There was even more concern when a crew of DWR fishery biologists caught another wiper in a gillnet survey at Chesdin several weeks later.  They may have come from some well-meaning angler who caught them in another lake where DWR does stock them, put them in a livewell, and released them into Chesdin.   

According to Virginia code 4VAC 15-320-60, “it is unlawful to stock any species of fish into any public inland waters of the Commonwealth without first obtaining written approval to do so from the Department of Wildlife Resources.”  4VAC 20-252-210 specifically prohibits release of live striped bass and live hybrid striped bass in the waters of the Commonwealth from an aquaculture facility located within or outside the Commonwealth without written permission from the Commissioner of Marine Resources. Stocking fish without obtaining the proper permits is unlawful and punishable by up to six months in jail time and up to a $1,000 fine. 

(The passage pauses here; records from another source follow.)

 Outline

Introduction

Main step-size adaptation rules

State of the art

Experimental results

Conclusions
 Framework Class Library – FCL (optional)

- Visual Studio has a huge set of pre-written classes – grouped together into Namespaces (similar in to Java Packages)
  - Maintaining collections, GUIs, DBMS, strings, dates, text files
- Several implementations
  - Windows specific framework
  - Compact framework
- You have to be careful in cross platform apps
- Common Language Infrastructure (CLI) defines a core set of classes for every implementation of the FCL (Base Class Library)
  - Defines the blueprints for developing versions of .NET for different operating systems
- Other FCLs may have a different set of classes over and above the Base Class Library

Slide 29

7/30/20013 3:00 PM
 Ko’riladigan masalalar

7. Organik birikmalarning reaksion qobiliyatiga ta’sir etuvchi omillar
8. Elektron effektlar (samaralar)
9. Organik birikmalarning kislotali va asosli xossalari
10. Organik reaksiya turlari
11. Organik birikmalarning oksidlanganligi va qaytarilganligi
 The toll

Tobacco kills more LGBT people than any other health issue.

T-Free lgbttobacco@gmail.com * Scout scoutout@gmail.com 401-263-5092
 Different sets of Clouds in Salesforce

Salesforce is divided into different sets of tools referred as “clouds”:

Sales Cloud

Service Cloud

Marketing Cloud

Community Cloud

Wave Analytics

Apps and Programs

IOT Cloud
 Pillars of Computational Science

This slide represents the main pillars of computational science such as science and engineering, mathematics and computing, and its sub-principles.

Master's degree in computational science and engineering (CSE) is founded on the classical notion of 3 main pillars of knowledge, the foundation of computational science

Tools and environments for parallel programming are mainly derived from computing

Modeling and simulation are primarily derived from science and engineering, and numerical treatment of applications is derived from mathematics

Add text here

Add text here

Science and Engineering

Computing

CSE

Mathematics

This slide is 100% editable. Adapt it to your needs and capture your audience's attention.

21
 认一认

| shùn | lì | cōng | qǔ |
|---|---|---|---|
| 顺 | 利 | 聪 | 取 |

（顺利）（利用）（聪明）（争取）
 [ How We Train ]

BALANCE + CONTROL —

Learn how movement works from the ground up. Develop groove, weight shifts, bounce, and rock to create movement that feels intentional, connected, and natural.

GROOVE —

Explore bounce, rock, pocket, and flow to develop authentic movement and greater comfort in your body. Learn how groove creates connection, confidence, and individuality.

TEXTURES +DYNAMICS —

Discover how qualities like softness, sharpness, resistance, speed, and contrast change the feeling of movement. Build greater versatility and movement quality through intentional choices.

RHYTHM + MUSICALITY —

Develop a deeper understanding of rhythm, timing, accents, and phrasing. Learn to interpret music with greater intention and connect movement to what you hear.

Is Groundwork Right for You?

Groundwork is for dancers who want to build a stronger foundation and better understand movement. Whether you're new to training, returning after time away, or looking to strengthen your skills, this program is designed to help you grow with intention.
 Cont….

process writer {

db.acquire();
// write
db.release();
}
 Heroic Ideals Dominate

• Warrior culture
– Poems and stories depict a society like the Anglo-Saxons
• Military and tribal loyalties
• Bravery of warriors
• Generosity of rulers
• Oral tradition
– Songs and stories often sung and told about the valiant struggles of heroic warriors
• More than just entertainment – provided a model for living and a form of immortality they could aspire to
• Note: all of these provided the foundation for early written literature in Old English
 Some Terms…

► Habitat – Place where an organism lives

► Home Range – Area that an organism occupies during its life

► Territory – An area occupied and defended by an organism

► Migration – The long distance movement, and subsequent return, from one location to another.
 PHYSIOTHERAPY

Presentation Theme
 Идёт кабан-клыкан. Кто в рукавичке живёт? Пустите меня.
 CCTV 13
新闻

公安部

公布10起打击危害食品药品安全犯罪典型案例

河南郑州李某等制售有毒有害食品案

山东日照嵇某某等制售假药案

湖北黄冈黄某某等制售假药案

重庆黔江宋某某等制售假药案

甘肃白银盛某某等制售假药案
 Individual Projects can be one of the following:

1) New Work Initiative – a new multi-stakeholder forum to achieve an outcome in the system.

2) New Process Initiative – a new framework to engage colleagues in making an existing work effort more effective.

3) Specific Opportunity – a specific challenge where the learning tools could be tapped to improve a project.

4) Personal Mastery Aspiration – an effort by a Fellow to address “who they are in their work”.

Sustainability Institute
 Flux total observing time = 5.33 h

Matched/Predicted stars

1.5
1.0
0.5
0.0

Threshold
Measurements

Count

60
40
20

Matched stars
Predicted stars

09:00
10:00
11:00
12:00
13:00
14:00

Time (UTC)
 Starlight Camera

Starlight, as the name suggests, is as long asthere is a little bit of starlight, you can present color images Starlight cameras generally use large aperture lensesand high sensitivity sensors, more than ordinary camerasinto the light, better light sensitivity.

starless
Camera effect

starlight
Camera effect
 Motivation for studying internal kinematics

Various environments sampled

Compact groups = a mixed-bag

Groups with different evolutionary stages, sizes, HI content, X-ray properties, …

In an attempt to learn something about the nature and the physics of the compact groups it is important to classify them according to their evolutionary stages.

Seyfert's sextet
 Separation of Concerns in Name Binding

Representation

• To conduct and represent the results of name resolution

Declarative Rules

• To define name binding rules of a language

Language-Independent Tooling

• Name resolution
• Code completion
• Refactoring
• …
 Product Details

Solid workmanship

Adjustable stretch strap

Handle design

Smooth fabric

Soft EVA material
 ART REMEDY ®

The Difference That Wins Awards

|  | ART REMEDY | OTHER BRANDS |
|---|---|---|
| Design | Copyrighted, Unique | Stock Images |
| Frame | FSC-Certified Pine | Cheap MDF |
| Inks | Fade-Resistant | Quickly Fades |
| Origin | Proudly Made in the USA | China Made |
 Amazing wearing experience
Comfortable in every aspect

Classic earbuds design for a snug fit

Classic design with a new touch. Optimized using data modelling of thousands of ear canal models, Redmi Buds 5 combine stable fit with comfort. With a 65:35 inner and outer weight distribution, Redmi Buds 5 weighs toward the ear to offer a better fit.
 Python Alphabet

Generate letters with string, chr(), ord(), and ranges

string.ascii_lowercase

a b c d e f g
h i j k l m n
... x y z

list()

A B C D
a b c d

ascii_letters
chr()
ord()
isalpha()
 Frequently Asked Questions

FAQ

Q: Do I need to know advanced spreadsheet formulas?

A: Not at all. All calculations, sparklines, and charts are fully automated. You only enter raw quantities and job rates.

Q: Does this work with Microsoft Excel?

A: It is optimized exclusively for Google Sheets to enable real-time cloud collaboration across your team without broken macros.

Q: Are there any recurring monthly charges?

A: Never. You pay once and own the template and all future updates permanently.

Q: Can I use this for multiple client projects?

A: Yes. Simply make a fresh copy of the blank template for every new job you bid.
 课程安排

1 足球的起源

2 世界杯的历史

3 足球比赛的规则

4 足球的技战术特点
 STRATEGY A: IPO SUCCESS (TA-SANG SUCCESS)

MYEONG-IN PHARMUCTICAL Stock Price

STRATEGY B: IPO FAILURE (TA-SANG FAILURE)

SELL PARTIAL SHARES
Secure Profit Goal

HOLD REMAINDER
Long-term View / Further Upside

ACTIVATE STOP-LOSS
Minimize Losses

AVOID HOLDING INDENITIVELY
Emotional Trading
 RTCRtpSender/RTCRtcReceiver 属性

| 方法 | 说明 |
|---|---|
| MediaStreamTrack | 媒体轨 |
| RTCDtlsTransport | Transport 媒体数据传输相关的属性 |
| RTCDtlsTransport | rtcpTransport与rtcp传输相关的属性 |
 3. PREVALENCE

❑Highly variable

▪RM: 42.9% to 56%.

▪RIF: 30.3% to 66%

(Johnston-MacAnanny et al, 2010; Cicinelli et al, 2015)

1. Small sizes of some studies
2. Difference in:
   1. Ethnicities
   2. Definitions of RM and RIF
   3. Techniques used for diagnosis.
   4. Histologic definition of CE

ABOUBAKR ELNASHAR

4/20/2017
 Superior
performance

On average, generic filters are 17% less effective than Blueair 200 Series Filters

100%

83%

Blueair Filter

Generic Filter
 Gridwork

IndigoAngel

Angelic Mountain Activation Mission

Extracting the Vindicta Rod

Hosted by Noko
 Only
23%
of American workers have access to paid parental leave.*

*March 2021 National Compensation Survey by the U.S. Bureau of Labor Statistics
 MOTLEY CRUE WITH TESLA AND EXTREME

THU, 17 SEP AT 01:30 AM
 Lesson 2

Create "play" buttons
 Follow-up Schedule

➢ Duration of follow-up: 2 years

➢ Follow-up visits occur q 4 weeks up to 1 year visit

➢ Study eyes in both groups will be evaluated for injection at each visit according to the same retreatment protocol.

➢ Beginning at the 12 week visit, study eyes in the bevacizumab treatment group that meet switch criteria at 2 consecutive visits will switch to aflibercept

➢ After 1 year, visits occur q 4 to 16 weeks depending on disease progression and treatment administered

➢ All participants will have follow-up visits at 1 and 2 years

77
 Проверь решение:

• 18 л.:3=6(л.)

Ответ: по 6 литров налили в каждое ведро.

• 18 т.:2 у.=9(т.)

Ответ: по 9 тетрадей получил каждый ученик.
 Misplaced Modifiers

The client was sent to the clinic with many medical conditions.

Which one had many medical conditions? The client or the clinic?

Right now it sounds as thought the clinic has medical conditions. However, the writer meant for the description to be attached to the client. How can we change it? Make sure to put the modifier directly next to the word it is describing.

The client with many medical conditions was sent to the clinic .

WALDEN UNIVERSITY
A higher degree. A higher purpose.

Our native fish species have evolved over the past ten thousand years to best fit the parts of the Chesapeake Bay ecosystem where they naturally spawn and live. Those adaptations can be as micro-specific as spawning rockfish in each river system developing egg specific gravity values that keep them suspended in the flow conditions of that river. Inadvertent introduction of white bass genes into the James River rockfish stock carries genuine risk of disrupting that important characteristic.   Such risks are one reason why fishery managers at DWR and the Maryland Department of Natural Resources take their science so seriously.